Miguel Angel Fragoso-Hernandez sets goal of medical career in Watsonville
WATSONVILLE >> At Pajaro Valley High School, Miguel Angel Fragoso-Hernandez is known as Nino, or Kid, a nickname bestowed during his freshman year, when, a year younger than most students after skipping first grade, he was the smallest player on the junior varsity soccer team.
But Fragoso-Hernandez, now a 17-year-old graduating senior and class valedictorian, has another title in mind: doctor. He’ll take a step toward achieving his career goal when he enrolls at UC Berkeley in the fall to study biology or biochemistry.
At a graduation ceremony Thursday, he plans to remind his classmates how they reached this point in their lives.
“It’s not like you did it on your own. Your teachers helped you. Your parents helped you all through your life,” Fragoso-Hernandez said. “At the same time, (the graduates) sit here because they worked for it.”
Fragoso-Hernandez will speak from experience. His parents, Martin Fragoso and Julia Hernandez, emigrated from Santiago Tulantepec in Hidalgo, Mexico, to the U.S. in their teens. They were very poor, Fragoso-Hernandez said. His father scrounged from garbage cans to get enough to eat. His mother, living on a rural ranch, watched two siblings die in childhood.
Here, they worked in the fields at first, but later Miguel’s father became an auto mechanic and eventually bought the business from his boss. After volunteering at Freedom Elementary School, his mother was hired to supervise students at recess.
As the family’s income improved, they were able to move from a series of crowded garages into a three-bedroom apartment in a Holohan Road complex. Though he was only 7 at the time, Fragoso-Hernandez recalls his amazement at the space and the fact that the apartment had its own kitchen.
Growing up, he watched his father work two jobs at times, and his mother devote herself to work and raising three sons. But he didn’t understand what they were trying to accomplish until high school.
“I thought they came to find a better life for themselves,” Fragoso-Hernandez said. “I didn’t realize until my sophomore year that the ultimate goal was to have a better life for their children.”
Though neither Fragoso nor Hernandez went to school past the sixth grade, they knew education was the key to reaching that goal, and they instilled that value in their children.
Fragoso-Hernandez said math and science captured his interest at any early age. He paid attention as his older brother did his homework, and by the end of kindergarten he had mastered multiplication. He finishes high school with a 4.24 grade point average. In addition, he was a forward on the varsity soccer team for three years, and has worked as a math tutor in an after-school program for elementary students since he was 14.
His father’s struggles with poor health led him to decide on a medical career, either as a general practitioner or a surgeon.
“I grew up seeing him with all these problems, and I wanted to be able to do something but I couldn’t,” he said. “I want to be able to do something for someone in the same situation.”
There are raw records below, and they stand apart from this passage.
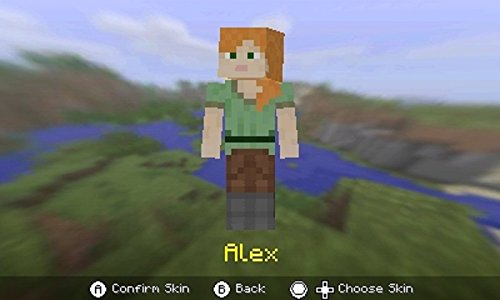 minecraft 3ds console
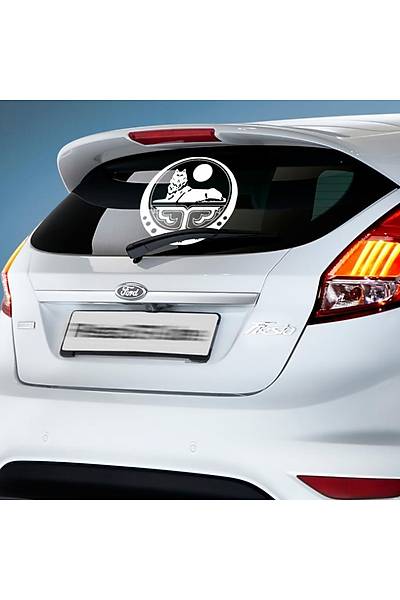 een Ara Arka Cam Sticker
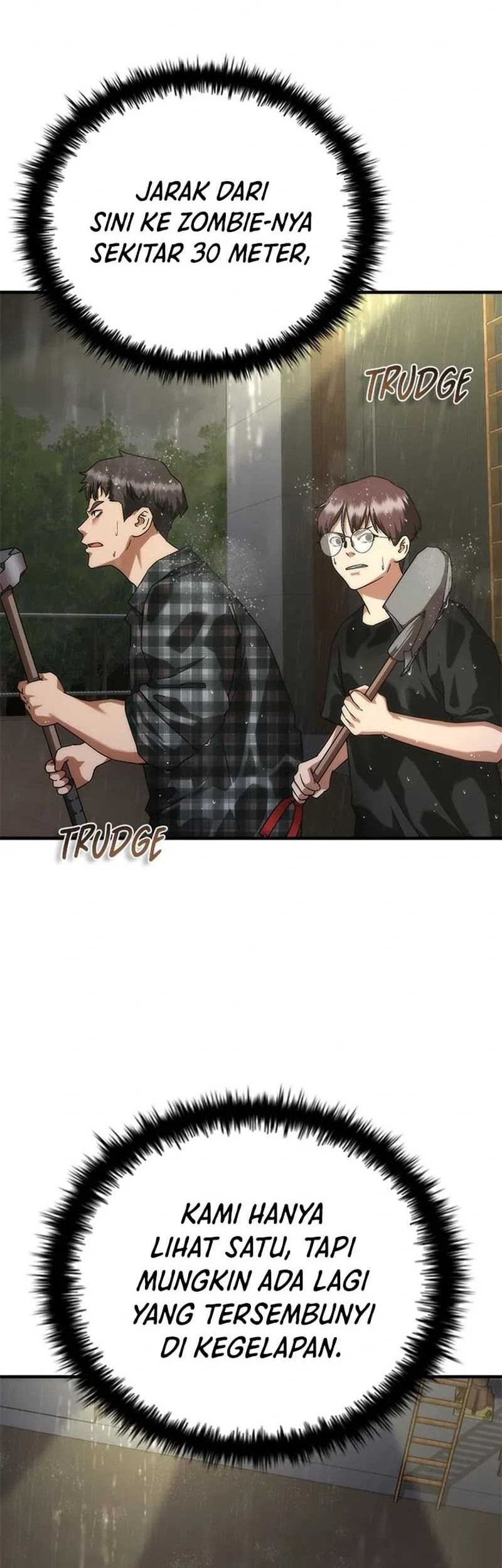 Zombie Apocalypse 82-08 Chapter 34 - halaman 19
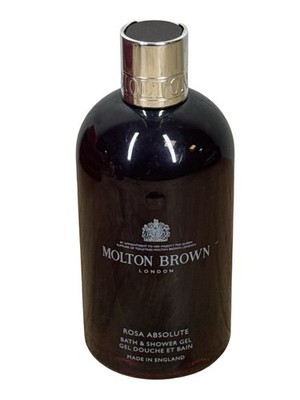 Molton Brown London ROSA ABSOLUTE Bath and Shower Gel 300ml/10fl oz NEW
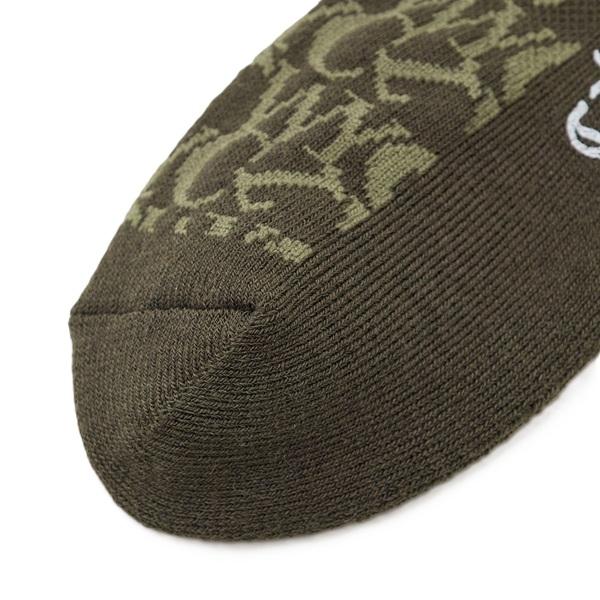 キャロウェイ ゴルフ ソックス ロゴ編アンクルソックス メンズ Callaway Golf C25293102【ポスト投函配送】【2025年秋冬モデル】 | Callaway | 07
When Fragoso-Hernandez was in middle school, the family moved to Gilroy, but he and his two brothers, Eric, a sophomore at Cal State Monterey Bay, and Marco, a seventh-grader at Lakeview Middle School, elected to commute each day so they could remain in Watsonville schools.
The three brothers were born in Watsonville, and Fragoso-Hernandez considers the city home. Once he earns his medical degree, he plans to return.
“Without Watsonville, I wouldn’t be where I am today,” he said. “I want to give back to this community.”